In short, are scientists too concerned about what they can achieve to stop to consider whether perhaps they should? Xenotransplantation, which is the transplantation of living cells, tissues or organs from one species to another, with the cells, tissues and organs in question referred to as xenografts or xenotransplants, is no exception, and is an innovation that is raising many novel medical, legal and ethical issues
While there appear to be few doubts that xenotransplantation could offer huge potential concerning the treatment of end-stage organ failure in humans, which is a significant health problem in many parts of the industrialised world, a major concern is that many of the animals used, including pigs in particular, have much shorter lifespans than humans, which means that their tissues age far more quickly. Given that the treatment is still very much in its infancy, this concern along with disease transmission (xenozoonosis) and even permanent alteration to the genetic code of animals are being cited by opponents as scientists archetypally ‘playing God’. While whole-organ xenografts have thus far been unsuccessful, less radical transplants have demonstrated great success. Hundreds of thousands of patients have received pig-heart valves since 1975, when the procedure first became commercially available. Cow-heart valves have likewise been used in humans since 1981.
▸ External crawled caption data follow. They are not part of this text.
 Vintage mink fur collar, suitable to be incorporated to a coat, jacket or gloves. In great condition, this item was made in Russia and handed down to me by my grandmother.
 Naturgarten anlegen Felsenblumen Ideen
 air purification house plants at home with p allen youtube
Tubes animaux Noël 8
Xenografts involving human beings have been a controversial procedure since they were first attempted by Dr. Keith Reemtsma between 1963 and 1964, in which 13 chimpanzee kidneys were transplanted into humans. Twelve of the 13 recipients died within two months, while the thirteenth survived for nine months after the procedure. Animal-rights groups in particular strongly oppose killing animals in order to harvest their organs for human use while certain religious beliefs, such as the Jewish and Muslim prohibition against eating pork, have been similarly problematic, however according to Council of Europe documentation, both religions agree that this rule is overridden by the preservation of human life.
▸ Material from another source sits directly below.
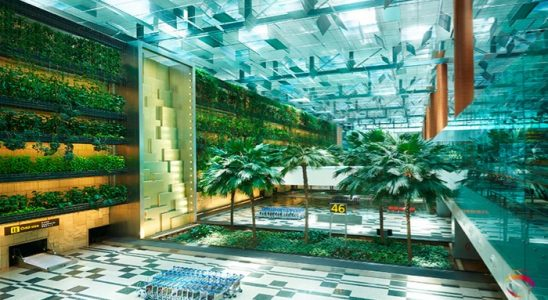 Aeroportul Changi Singapore 2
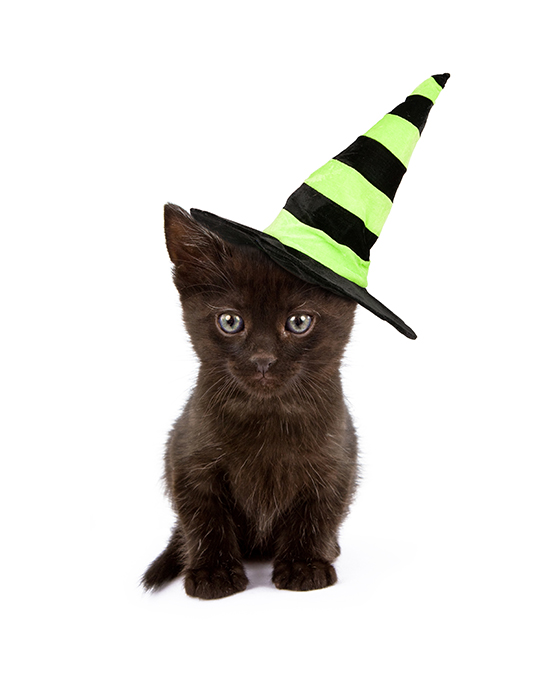 Make sure your cat is comfortable with their Halloween costume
Additional ethical issues include the informed consent complexities for research subjects, as well as the selection of human subjects, rights of patients and medical staff and public education (as companies may proceed with experiments without public awareness).
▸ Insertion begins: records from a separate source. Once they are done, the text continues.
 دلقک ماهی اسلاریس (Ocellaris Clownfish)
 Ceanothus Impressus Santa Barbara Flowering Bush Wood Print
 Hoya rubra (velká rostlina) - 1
Obstacles arising from the response of the recipient’s immune system, specifically the rejection of the xenograft, which can in some cases result in the immediate death of the recipient. The types of rejection that xenograft patients face include hyperacute rejection, a rapid and violent type of rejection that occurs within minutes to hours from the time of the transplant, and is caused by the binding of XNAs (xenoreactive natural antibodies) to the donor endothelium, which activates the human complement system resulting in endothelial damage, inflammation, thrombosis and necrosis of the transplant.
On the other hand, a patient who is already very near to death because of a failing liver or heart is very likely to be willing to risk anything to save his or her life – does any animal-rights activist, no matter how sincere or well intentioned, have the right to deny such patients the chance to prolong their lives?
In addition, there is a worldwide shortage of organs for clinical implantation, with around 60% of patients awaiting replacement organs dying on the waiting list. In many cases there is so little chance of a person actually receiving a transplant, doctors do not even add the person to the list – is it not therefore reasonable to consider the engineering of organs from other species to attempt to minimize the risk of serious rejection, be used as an alternative to human tissues and possibly end organ shortages?
There can be no doubt that the issue is vexed. For readers who want to know more, a good, balanced account of the pros and cons is provided by the following lecture on YouTube, while The Future of Healthcare in Europe, a report released as part of the European Commission’s Europe 2020 Strategy, also raises some interesting questions on xenotransplantation.
Clearly Xenotransplantation has a lot of room for improvement, but should we be doing it at all? What’s your view?